30yr fixed 4.75% or 15yr fixed 3.5%

6 Replies

The montly payments difference of these two rates is around $400. At one side, 15 yr will help cummulate more equity. But 30yr will provide more cash flow. This will be my first investment property. I plan to get more. I don't have a specific strategy yet. For now, i am just betting on house value appreciation.  Which one should i choose? 


A) Buy for cash flow. Appreciation is gravy - though in some markets it can be the meat. 

B) Because of A, do the  30yr.  - it will allow you to build funds toward your next acquisition sooner.  

Thanks Doug! I agree with you but just want to give away 1.25% rate difference. 
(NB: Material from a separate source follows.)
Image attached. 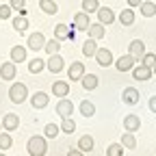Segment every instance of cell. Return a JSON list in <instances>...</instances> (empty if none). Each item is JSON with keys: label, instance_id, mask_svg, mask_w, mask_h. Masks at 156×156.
<instances>
[{"label": "cell", "instance_id": "obj_1", "mask_svg": "<svg viewBox=\"0 0 156 156\" xmlns=\"http://www.w3.org/2000/svg\"><path fill=\"white\" fill-rule=\"evenodd\" d=\"M26 152L30 156H44L48 152V143H46V136H30L28 143H26Z\"/></svg>", "mask_w": 156, "mask_h": 156}, {"label": "cell", "instance_id": "obj_2", "mask_svg": "<svg viewBox=\"0 0 156 156\" xmlns=\"http://www.w3.org/2000/svg\"><path fill=\"white\" fill-rule=\"evenodd\" d=\"M9 98H11L13 104H22V102H26V98H28V87H26L24 83H13L11 89H9Z\"/></svg>", "mask_w": 156, "mask_h": 156}, {"label": "cell", "instance_id": "obj_3", "mask_svg": "<svg viewBox=\"0 0 156 156\" xmlns=\"http://www.w3.org/2000/svg\"><path fill=\"white\" fill-rule=\"evenodd\" d=\"M46 67H48V72H52V74H58V72H63V67H65V58L61 56V54H48V61H46Z\"/></svg>", "mask_w": 156, "mask_h": 156}, {"label": "cell", "instance_id": "obj_4", "mask_svg": "<svg viewBox=\"0 0 156 156\" xmlns=\"http://www.w3.org/2000/svg\"><path fill=\"white\" fill-rule=\"evenodd\" d=\"M95 63L98 65H102V67H108V65H113L115 63V58H113V52L108 50V48H98V52H95Z\"/></svg>", "mask_w": 156, "mask_h": 156}, {"label": "cell", "instance_id": "obj_5", "mask_svg": "<svg viewBox=\"0 0 156 156\" xmlns=\"http://www.w3.org/2000/svg\"><path fill=\"white\" fill-rule=\"evenodd\" d=\"M15 76H17V63L5 61L2 65H0V78H2V80H13Z\"/></svg>", "mask_w": 156, "mask_h": 156}, {"label": "cell", "instance_id": "obj_6", "mask_svg": "<svg viewBox=\"0 0 156 156\" xmlns=\"http://www.w3.org/2000/svg\"><path fill=\"white\" fill-rule=\"evenodd\" d=\"M26 44H28L30 50L39 52V50H44V46H46V37H44V33H30Z\"/></svg>", "mask_w": 156, "mask_h": 156}, {"label": "cell", "instance_id": "obj_7", "mask_svg": "<svg viewBox=\"0 0 156 156\" xmlns=\"http://www.w3.org/2000/svg\"><path fill=\"white\" fill-rule=\"evenodd\" d=\"M134 61H136V58L128 52V54L119 56V58L115 61V67H117V72H130V69L134 67Z\"/></svg>", "mask_w": 156, "mask_h": 156}, {"label": "cell", "instance_id": "obj_8", "mask_svg": "<svg viewBox=\"0 0 156 156\" xmlns=\"http://www.w3.org/2000/svg\"><path fill=\"white\" fill-rule=\"evenodd\" d=\"M122 100H124V104L134 106V104H139V100H141V93L136 91L134 87H126V89H124V93H122Z\"/></svg>", "mask_w": 156, "mask_h": 156}, {"label": "cell", "instance_id": "obj_9", "mask_svg": "<svg viewBox=\"0 0 156 156\" xmlns=\"http://www.w3.org/2000/svg\"><path fill=\"white\" fill-rule=\"evenodd\" d=\"M83 76H85V63L83 61H74L67 67V78L69 80H80Z\"/></svg>", "mask_w": 156, "mask_h": 156}, {"label": "cell", "instance_id": "obj_10", "mask_svg": "<svg viewBox=\"0 0 156 156\" xmlns=\"http://www.w3.org/2000/svg\"><path fill=\"white\" fill-rule=\"evenodd\" d=\"M56 113L61 115V119H63V117H72V113H74V102L67 100V98H61V100L56 102Z\"/></svg>", "mask_w": 156, "mask_h": 156}, {"label": "cell", "instance_id": "obj_11", "mask_svg": "<svg viewBox=\"0 0 156 156\" xmlns=\"http://www.w3.org/2000/svg\"><path fill=\"white\" fill-rule=\"evenodd\" d=\"M48 102H50V95L46 91H37V93L30 95V106L33 108H46Z\"/></svg>", "mask_w": 156, "mask_h": 156}, {"label": "cell", "instance_id": "obj_12", "mask_svg": "<svg viewBox=\"0 0 156 156\" xmlns=\"http://www.w3.org/2000/svg\"><path fill=\"white\" fill-rule=\"evenodd\" d=\"M124 130H128V132L141 130V117H139V115H134V113L126 115V117H124Z\"/></svg>", "mask_w": 156, "mask_h": 156}, {"label": "cell", "instance_id": "obj_13", "mask_svg": "<svg viewBox=\"0 0 156 156\" xmlns=\"http://www.w3.org/2000/svg\"><path fill=\"white\" fill-rule=\"evenodd\" d=\"M130 72H132V76H134V80H150L152 74H154L152 67H147V65H143V63H141V65H134Z\"/></svg>", "mask_w": 156, "mask_h": 156}, {"label": "cell", "instance_id": "obj_14", "mask_svg": "<svg viewBox=\"0 0 156 156\" xmlns=\"http://www.w3.org/2000/svg\"><path fill=\"white\" fill-rule=\"evenodd\" d=\"M95 13H98V22H102L104 26H108V24H113V22H115V11H113V9H108V7H100Z\"/></svg>", "mask_w": 156, "mask_h": 156}, {"label": "cell", "instance_id": "obj_15", "mask_svg": "<svg viewBox=\"0 0 156 156\" xmlns=\"http://www.w3.org/2000/svg\"><path fill=\"white\" fill-rule=\"evenodd\" d=\"M89 24H91L89 13L80 11V13H76V15H74V28H76V30H87V28H89Z\"/></svg>", "mask_w": 156, "mask_h": 156}, {"label": "cell", "instance_id": "obj_16", "mask_svg": "<svg viewBox=\"0 0 156 156\" xmlns=\"http://www.w3.org/2000/svg\"><path fill=\"white\" fill-rule=\"evenodd\" d=\"M128 52L136 58V61H141V56L145 54V44L141 39H134V41H130V46H128Z\"/></svg>", "mask_w": 156, "mask_h": 156}, {"label": "cell", "instance_id": "obj_17", "mask_svg": "<svg viewBox=\"0 0 156 156\" xmlns=\"http://www.w3.org/2000/svg\"><path fill=\"white\" fill-rule=\"evenodd\" d=\"M20 128V117L15 115V113H7L5 117H2V130H17Z\"/></svg>", "mask_w": 156, "mask_h": 156}, {"label": "cell", "instance_id": "obj_18", "mask_svg": "<svg viewBox=\"0 0 156 156\" xmlns=\"http://www.w3.org/2000/svg\"><path fill=\"white\" fill-rule=\"evenodd\" d=\"M80 83H83L85 91H93V89H98V85H100V78H98L95 74H87L85 72V76L80 78Z\"/></svg>", "mask_w": 156, "mask_h": 156}, {"label": "cell", "instance_id": "obj_19", "mask_svg": "<svg viewBox=\"0 0 156 156\" xmlns=\"http://www.w3.org/2000/svg\"><path fill=\"white\" fill-rule=\"evenodd\" d=\"M54 37L58 39V41H65V39H72L74 37V30L67 24H56L54 26Z\"/></svg>", "mask_w": 156, "mask_h": 156}, {"label": "cell", "instance_id": "obj_20", "mask_svg": "<svg viewBox=\"0 0 156 156\" xmlns=\"http://www.w3.org/2000/svg\"><path fill=\"white\" fill-rule=\"evenodd\" d=\"M52 95H56V98H65V95H69V83H65V80H56V83H52Z\"/></svg>", "mask_w": 156, "mask_h": 156}, {"label": "cell", "instance_id": "obj_21", "mask_svg": "<svg viewBox=\"0 0 156 156\" xmlns=\"http://www.w3.org/2000/svg\"><path fill=\"white\" fill-rule=\"evenodd\" d=\"M87 33H89V37H93V39H102V37L106 35V26H104L102 22H95V24H89Z\"/></svg>", "mask_w": 156, "mask_h": 156}, {"label": "cell", "instance_id": "obj_22", "mask_svg": "<svg viewBox=\"0 0 156 156\" xmlns=\"http://www.w3.org/2000/svg\"><path fill=\"white\" fill-rule=\"evenodd\" d=\"M78 150H80L83 154L93 152V136L91 134H83L80 139H78Z\"/></svg>", "mask_w": 156, "mask_h": 156}, {"label": "cell", "instance_id": "obj_23", "mask_svg": "<svg viewBox=\"0 0 156 156\" xmlns=\"http://www.w3.org/2000/svg\"><path fill=\"white\" fill-rule=\"evenodd\" d=\"M26 54H28V50L24 46H13L11 48V61L13 63H22V61H26Z\"/></svg>", "mask_w": 156, "mask_h": 156}, {"label": "cell", "instance_id": "obj_24", "mask_svg": "<svg viewBox=\"0 0 156 156\" xmlns=\"http://www.w3.org/2000/svg\"><path fill=\"white\" fill-rule=\"evenodd\" d=\"M119 24L122 26H132L134 24V9L130 7V9H124L122 13H119Z\"/></svg>", "mask_w": 156, "mask_h": 156}, {"label": "cell", "instance_id": "obj_25", "mask_svg": "<svg viewBox=\"0 0 156 156\" xmlns=\"http://www.w3.org/2000/svg\"><path fill=\"white\" fill-rule=\"evenodd\" d=\"M95 52H98V39L89 37L87 41L83 44V54L85 56H95Z\"/></svg>", "mask_w": 156, "mask_h": 156}, {"label": "cell", "instance_id": "obj_26", "mask_svg": "<svg viewBox=\"0 0 156 156\" xmlns=\"http://www.w3.org/2000/svg\"><path fill=\"white\" fill-rule=\"evenodd\" d=\"M13 28L17 30V33H26V28H28V17L26 15H15L13 17Z\"/></svg>", "mask_w": 156, "mask_h": 156}, {"label": "cell", "instance_id": "obj_27", "mask_svg": "<svg viewBox=\"0 0 156 156\" xmlns=\"http://www.w3.org/2000/svg\"><path fill=\"white\" fill-rule=\"evenodd\" d=\"M46 69V61L44 58H30L28 61V72L30 74H41Z\"/></svg>", "mask_w": 156, "mask_h": 156}, {"label": "cell", "instance_id": "obj_28", "mask_svg": "<svg viewBox=\"0 0 156 156\" xmlns=\"http://www.w3.org/2000/svg\"><path fill=\"white\" fill-rule=\"evenodd\" d=\"M78 111H80L83 117H93V115H95V104L89 102V100H83L80 106H78Z\"/></svg>", "mask_w": 156, "mask_h": 156}, {"label": "cell", "instance_id": "obj_29", "mask_svg": "<svg viewBox=\"0 0 156 156\" xmlns=\"http://www.w3.org/2000/svg\"><path fill=\"white\" fill-rule=\"evenodd\" d=\"M11 147H13V136H11V132H9V130L0 132V150L7 152V150H11Z\"/></svg>", "mask_w": 156, "mask_h": 156}, {"label": "cell", "instance_id": "obj_30", "mask_svg": "<svg viewBox=\"0 0 156 156\" xmlns=\"http://www.w3.org/2000/svg\"><path fill=\"white\" fill-rule=\"evenodd\" d=\"M119 143H122V145H124L126 150H134V147H136V139H134V132H128V130H126V132L122 134V141H119Z\"/></svg>", "mask_w": 156, "mask_h": 156}, {"label": "cell", "instance_id": "obj_31", "mask_svg": "<svg viewBox=\"0 0 156 156\" xmlns=\"http://www.w3.org/2000/svg\"><path fill=\"white\" fill-rule=\"evenodd\" d=\"M39 9H41L44 13H48V15H54L58 11V7H56L54 0H39Z\"/></svg>", "mask_w": 156, "mask_h": 156}, {"label": "cell", "instance_id": "obj_32", "mask_svg": "<svg viewBox=\"0 0 156 156\" xmlns=\"http://www.w3.org/2000/svg\"><path fill=\"white\" fill-rule=\"evenodd\" d=\"M139 9H141V15L143 17H154L156 15V5L154 2H147V0H143Z\"/></svg>", "mask_w": 156, "mask_h": 156}, {"label": "cell", "instance_id": "obj_33", "mask_svg": "<svg viewBox=\"0 0 156 156\" xmlns=\"http://www.w3.org/2000/svg\"><path fill=\"white\" fill-rule=\"evenodd\" d=\"M74 130H76V122L72 119V117H63V122H61V132L72 134Z\"/></svg>", "mask_w": 156, "mask_h": 156}, {"label": "cell", "instance_id": "obj_34", "mask_svg": "<svg viewBox=\"0 0 156 156\" xmlns=\"http://www.w3.org/2000/svg\"><path fill=\"white\" fill-rule=\"evenodd\" d=\"M44 50L48 52V54H56L58 50H61V41L54 37V39H50V41H46V46H44Z\"/></svg>", "mask_w": 156, "mask_h": 156}, {"label": "cell", "instance_id": "obj_35", "mask_svg": "<svg viewBox=\"0 0 156 156\" xmlns=\"http://www.w3.org/2000/svg\"><path fill=\"white\" fill-rule=\"evenodd\" d=\"M126 152V147L122 145V143H111L108 147H106V156H122Z\"/></svg>", "mask_w": 156, "mask_h": 156}, {"label": "cell", "instance_id": "obj_36", "mask_svg": "<svg viewBox=\"0 0 156 156\" xmlns=\"http://www.w3.org/2000/svg\"><path fill=\"white\" fill-rule=\"evenodd\" d=\"M98 9H100V2H98V0H83V11L85 13H95Z\"/></svg>", "mask_w": 156, "mask_h": 156}, {"label": "cell", "instance_id": "obj_37", "mask_svg": "<svg viewBox=\"0 0 156 156\" xmlns=\"http://www.w3.org/2000/svg\"><path fill=\"white\" fill-rule=\"evenodd\" d=\"M9 5H11V9H13V11L26 15V0H9Z\"/></svg>", "mask_w": 156, "mask_h": 156}, {"label": "cell", "instance_id": "obj_38", "mask_svg": "<svg viewBox=\"0 0 156 156\" xmlns=\"http://www.w3.org/2000/svg\"><path fill=\"white\" fill-rule=\"evenodd\" d=\"M58 132H61V126H56V124H48V126H46V130H44V136H46V139H54Z\"/></svg>", "mask_w": 156, "mask_h": 156}, {"label": "cell", "instance_id": "obj_39", "mask_svg": "<svg viewBox=\"0 0 156 156\" xmlns=\"http://www.w3.org/2000/svg\"><path fill=\"white\" fill-rule=\"evenodd\" d=\"M141 63H143V65H147V67H154V65H156V54L145 52V54L141 56Z\"/></svg>", "mask_w": 156, "mask_h": 156}, {"label": "cell", "instance_id": "obj_40", "mask_svg": "<svg viewBox=\"0 0 156 156\" xmlns=\"http://www.w3.org/2000/svg\"><path fill=\"white\" fill-rule=\"evenodd\" d=\"M11 15H13L11 5H0V20H11Z\"/></svg>", "mask_w": 156, "mask_h": 156}, {"label": "cell", "instance_id": "obj_41", "mask_svg": "<svg viewBox=\"0 0 156 156\" xmlns=\"http://www.w3.org/2000/svg\"><path fill=\"white\" fill-rule=\"evenodd\" d=\"M147 106H150V111H152V113H156V95H152V98H150Z\"/></svg>", "mask_w": 156, "mask_h": 156}, {"label": "cell", "instance_id": "obj_42", "mask_svg": "<svg viewBox=\"0 0 156 156\" xmlns=\"http://www.w3.org/2000/svg\"><path fill=\"white\" fill-rule=\"evenodd\" d=\"M141 2H143V0H128V7H132V9H139V7H141Z\"/></svg>", "mask_w": 156, "mask_h": 156}, {"label": "cell", "instance_id": "obj_43", "mask_svg": "<svg viewBox=\"0 0 156 156\" xmlns=\"http://www.w3.org/2000/svg\"><path fill=\"white\" fill-rule=\"evenodd\" d=\"M152 72H154V76H156V65H154V67H152Z\"/></svg>", "mask_w": 156, "mask_h": 156}, {"label": "cell", "instance_id": "obj_44", "mask_svg": "<svg viewBox=\"0 0 156 156\" xmlns=\"http://www.w3.org/2000/svg\"><path fill=\"white\" fill-rule=\"evenodd\" d=\"M0 132H2V122H0Z\"/></svg>", "mask_w": 156, "mask_h": 156}]
</instances>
If you already bet on appreciation, it is better to secure cash flow. If the spread between 30 years and 15 years is $400 monthly, you must have a substantial loan in mind. Security in financial investments is important.

That is a real good point. when rates go up next year, longer term loans do provide securities. The loan amount is 330k.

1)  How long do you intend to hold the property for?

2)  Do you "need" the extra $400, either to cover monthly expenses, or to help with your debt-to-income on other deals?

I think the answers to these two questions should let us help with an answer.......

Originally posted by @Diana Tian:

Thanks Doug! I agree with you but just want to give away 1.25% rate difference. 

You're NOT giving anything away.  You're buying 15 MORE years of flexibility for only 1.25%.  Pretty good deal.